El principio solidario tiene también una consideración de límite negativo para el ejercicio de las competencias de cada institución estatal, que están obligadas a actuar desde el respeto a los intereses del conjunto, y ello obliga tanto al Estado como a las Comunidades Autónomas, para corregir esos desequilibrios interterritoriales.

Recordemos que en el funcionamiento de la Unión Europea, el principio de solidaridad ha sido muy efectivo, con medidas muy precisas, para que los países con mayores niveles de renta, permitieran reglas para ayudas de los fondos europeos a los menos desarrollados y durante mucho tiempo España ha sido beneficiaria de este criterio, junto a otros países del sur y también Irlanda.

En el campo de los Derechos, ocurre algo parecido. Nos encontramos ante una exacerbada exigencia excesivamente individualista, muchas veces proyectada en indemnizaciones por daños a derechos subjetivos que se priorizan sobre cualquier otro interés.

Hay que tener presente también, la defensa de derechos colectivos y difusos en beneficio de la naturaleza, el medio ambiente, la paz y el desarrollo. No es débil el sistema de derechos y garantías de nuestra Constitución. Olvidamos, sin embargo, muy frecuentemente los deberes y responsabilidades de las personas y ciudadanos que debería ser un contrapunto de reciprocidad necesaria.

Este año en València se celebra otro aniversario, sobre el que ha habido la llamado conspiración del silencio. Me refiero a la Declaración de Responsabilidades y Deberes Humanos, aprobada hace 20 años en nuestra ciudad, con el apoyo de la UNESCO y de la Fundación Valencia-III Milenio (1998). Fue promovida por el Ayuntamiento de aquella época y, tal vez, el que fuera de otro signo político, explica ese olvido y ese silencio (¿O será también que los deberes y las responsabilidades no están de moda y es preferible olvidarlos?).

En un trabajo mío de hace tiempo sobre la civilización de sujetos éticos, recordaba el juramento que los médicos aún dicen practicar y que fue elaborado por Hipócrates, medico griego, 400 años a. C, hace, pues casi 2.500 años. En el mismo se exige la fidelidad en la enseñanza a los alumnos, de acuerdo con el mejor saber y entender, y el mejor tratamiento en el bien de los enfermos, aplicar el precio justo, sin especular, abstenerse de injusticia involuntaria y corrupción, confidencialidad sobre la vida de los pacientes. Aquellos medico realizaban un juramento ante Apolo, de cumplir tales obligaciones y serían, de hacerlo, recompensados y honrados por los hombres, y lo contrario, si lo quebrantaban.

En cualquier oficio, profesión y actividad, se puede aplicar un juramente semejante, y, en suma, establecer una red de deberes recíprocos, de donde emergerían de forma natural, la plena vigencia de nuestros derechos. Sería la mejor garantía de esos derechos.

La exigencia de una educación sobre estos valores y principios, sobre esa exigencia de responsabilidad y sentido del deber, sobre el rigor en nuestra actividad personal, profesional y cívica y que se haga desde la cooperación en vez desde la competencia agresiva y el fomento de la codicia, es un desafío del rearme moral imprescindible en la hora actual.
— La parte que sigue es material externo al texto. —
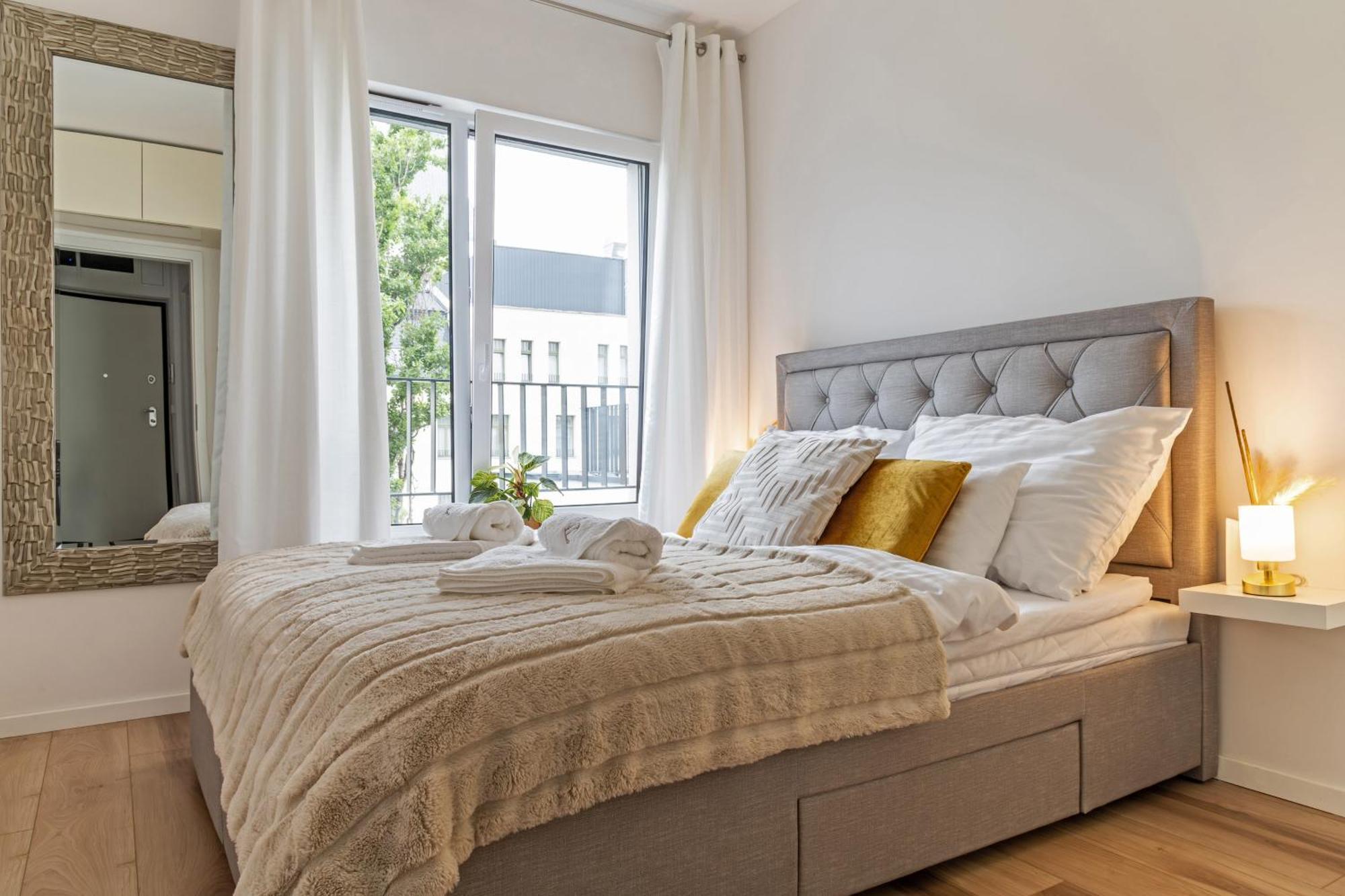 Apartment Marone Budapest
También recordar a nuestros alumnos, el mérito del esfuerzo, y no la indolencia, es otra exigencia muy necesaria. Fomentar, pues, todo ello sería el mejor homenaje a nuestra Constitución en este aniversario.

Y debemos recordar el valor de la perduración de las Constituciones frente a la frivolidad y el frenesí de los cambios irresponsables. Hagamos pequeños ajustes, pero estemos orgullosos de la capacidad de permanencia de nuestra Carta Magna.
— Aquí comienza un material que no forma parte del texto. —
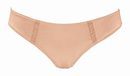 Slip rosa de la colección Goldenpoint otoño 2011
A la vez, debemos mirar hacia el futuro y su mejoría, pero no quedar empantanados en ese «resentimiento en la moral» (Max Scheler dixit) de los que solo quieren hurgar en el ajuste de cuentas del pasado. La Constitución de 1978 y la Transición Política desde entonces fue fruto de la generosidad recíproca entre diversos protagonistas, de signos muy variados, pero que les unía, en lo fundamental, la esperanza de construir un país mejor para todos, sin volver la mirada hacia atrás.